#### Selected passage ####

Ideally I think I would prefer to put the money down as having a low mortgage and paying off the house feels really good to me. I just like that and that's what I've worked towards with the other two properties. But then...it's pretty much my life savings in our house... which as much as I hate to say it, does kind of sit a bit funny. 

Any thoughts/advise would be appreciated.


----------



## wendi1 (Oct 2, 2013)

Michelle: There is no way I would harness myself to 3 separate mortgages in my thirties. No way.

Don't you want to take some time off work this decade to have kids? How are you going to do that?

I know that your first rental property is cash-flow positive - will it continue to be if you have to renew the mortgage at a higher rate of interest? How much do interest rates have to go up before you will be forced to subsidise the tenant? And don't forget, in a rising interest rate environment, all three of your mortgages will cost more as they renew, putting more pressure on your cash flow.

I would work at lowering my risk, if I were you.

But let's not put the cart before the horse. Boyfriend hasn't proposed yet - it's a bit early to start looking at floorplans.


----------



## Four Pillars (Apr 5, 2009)

Keep the money separate until a lot later on. If you put it all in a shared home, then you have to share it if things don't work out.

If you guys want to buy a house together then tell him you want to 'save for it together' as well. Far more romantic.


----------



## Guban (Jul 5, 2011)

You'd have to take a look at how much risk you are willing to take in your life. I'd do the conservative thing and sell both properties and reduce my mortgage. Do you really want to be leveraged that much? If so, you'd have to take a very close look at cash flow and possible future property value increases.

On a similar risk point. You'd be contributing close to $200k into the downpayment, and he'd be contributing not "too much"? I think that is what Four Pillars is referring to. Think seriously about his advice ... about being far more romantic .. I mean!


----------



## Spudd (Oct 11, 2011)

I have a couple of thoughts. 

1. I would definitely sell one of the properties, having 3 mortgages in an environment where interest rates may go up in a few years seems risky. I would lean towards selling the condo, since condo fees I suspect would make it harder to be profitable as a rental. 
2. I believe that the "marital home" must be split 50/50 in the case of a divorce. If you contribute a huge downpayment and then things don't work out, you'll lose half that downpayment. Just something to consider.


----------



## wendi1 (Oct 2, 2013)

They're not even engaged, and you are divying up the divorce settlement? :rolleyes2:

These guys are correct, but early... the marital home gets split 50-50, pretty much independent of whose fault the breakup is. Depending on your province, you might already be considered "spouses" if you've lived together for more than 2 years.


----------



## donald (Apr 18, 2011)

If i were you i would take building a new home off the table.

#### Data excerpts ####

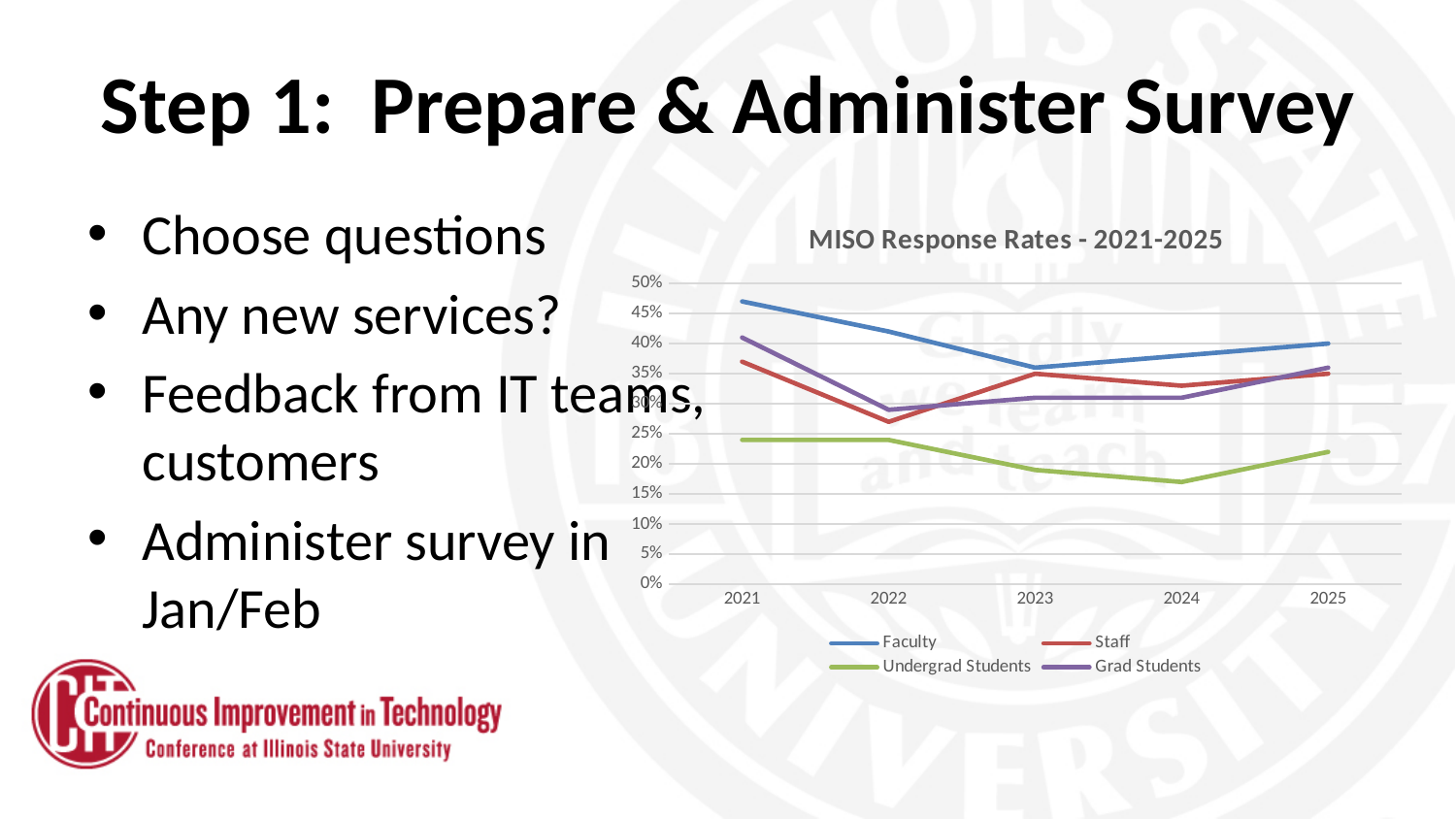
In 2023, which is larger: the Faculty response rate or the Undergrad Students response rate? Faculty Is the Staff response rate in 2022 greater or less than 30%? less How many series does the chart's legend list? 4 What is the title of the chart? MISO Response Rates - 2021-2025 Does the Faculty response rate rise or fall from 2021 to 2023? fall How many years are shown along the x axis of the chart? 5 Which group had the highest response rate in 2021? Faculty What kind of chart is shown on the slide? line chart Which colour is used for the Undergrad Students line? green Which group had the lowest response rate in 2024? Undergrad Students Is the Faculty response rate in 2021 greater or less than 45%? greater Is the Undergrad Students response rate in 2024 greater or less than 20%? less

####
#### Data excerpts ####

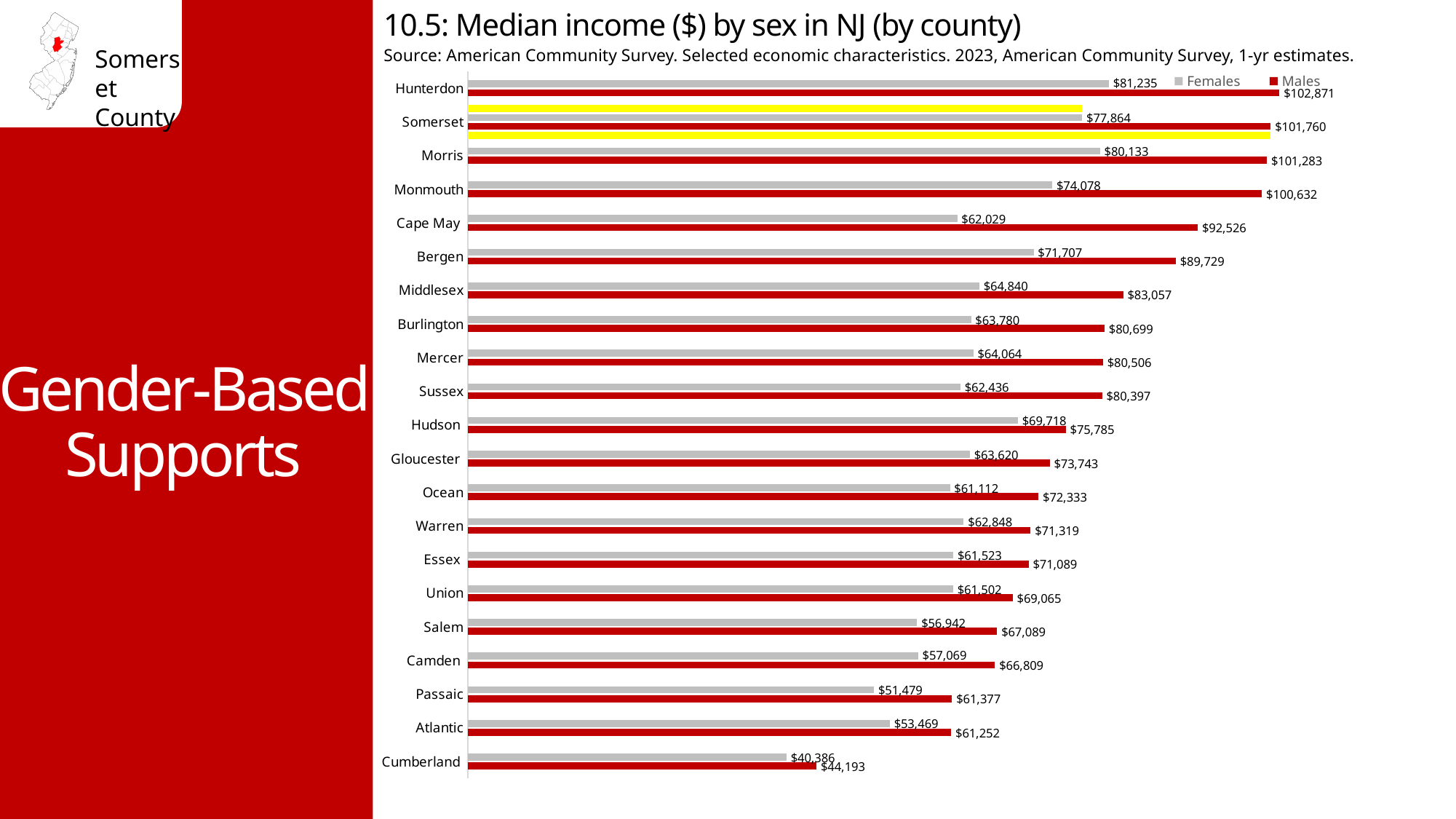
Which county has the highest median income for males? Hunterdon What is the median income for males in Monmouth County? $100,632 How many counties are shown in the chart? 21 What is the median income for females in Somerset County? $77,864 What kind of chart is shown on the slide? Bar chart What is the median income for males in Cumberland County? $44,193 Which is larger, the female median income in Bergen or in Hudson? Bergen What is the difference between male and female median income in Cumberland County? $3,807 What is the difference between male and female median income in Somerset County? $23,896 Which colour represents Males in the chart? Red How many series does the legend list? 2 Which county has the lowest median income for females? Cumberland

####
#### Data excerpts ####

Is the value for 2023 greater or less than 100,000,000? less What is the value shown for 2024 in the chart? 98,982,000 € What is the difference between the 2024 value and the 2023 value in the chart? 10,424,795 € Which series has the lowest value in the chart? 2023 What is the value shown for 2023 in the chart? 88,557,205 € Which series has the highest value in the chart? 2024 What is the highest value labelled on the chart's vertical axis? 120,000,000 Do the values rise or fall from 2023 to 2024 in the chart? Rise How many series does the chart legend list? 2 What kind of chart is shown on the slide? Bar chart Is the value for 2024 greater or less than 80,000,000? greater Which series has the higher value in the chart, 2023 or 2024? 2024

####

* Activity A *
For each of the statements below, indicate whether it agrees with the forum thread, answering yes or no and quoting the words of the thread that decide it.
(i) Spudd would lean toward selling the condo.
(ii) Four Pillars recommends putting the money into a shared home right away.
(iii) Guban would take the conservative route of selling both properties and reducing the mortgage.
* Activity B *
Transcribe the portion of the forum thread starting with "These guys are" and going on through "off the table.".
* Activity C *
Summarize the forum thread in two sentences.
None of the items is needed for the tasks that come after them.

* Exercise response A *
(i) Yes: "I would lean towards selling the condo, since condo fees I suspect would make it harder to be profitable as a rental."
(ii) No: "Keep the money separate until a lot later on."
(iii) Yes: "I'd do the conservative thing and sell both properties and reduce my mortgage."

* Exercise response B *
These guys are correct, but early... the marital home gets split 50-50, pretty much independent of whose fault the breakup is. Depending on your province, you might already be considered "spouses" if you've lived together for more than 2 years.


----------



## donald (Apr 18, 2011)

If i were you i would take building a new home off the table.

* Exercise response C *
The opening poster would prefer to make a large down payment and keep a low mortgage, but is uneasy about putting nearly all of their life savings into a shared house and asks for advice. Replies warn that carrying three mortgages is risky if interest rates rise, suggest selling one or both properties, and advise keeping the money separate because a marital home is split 50/50 in a divorce.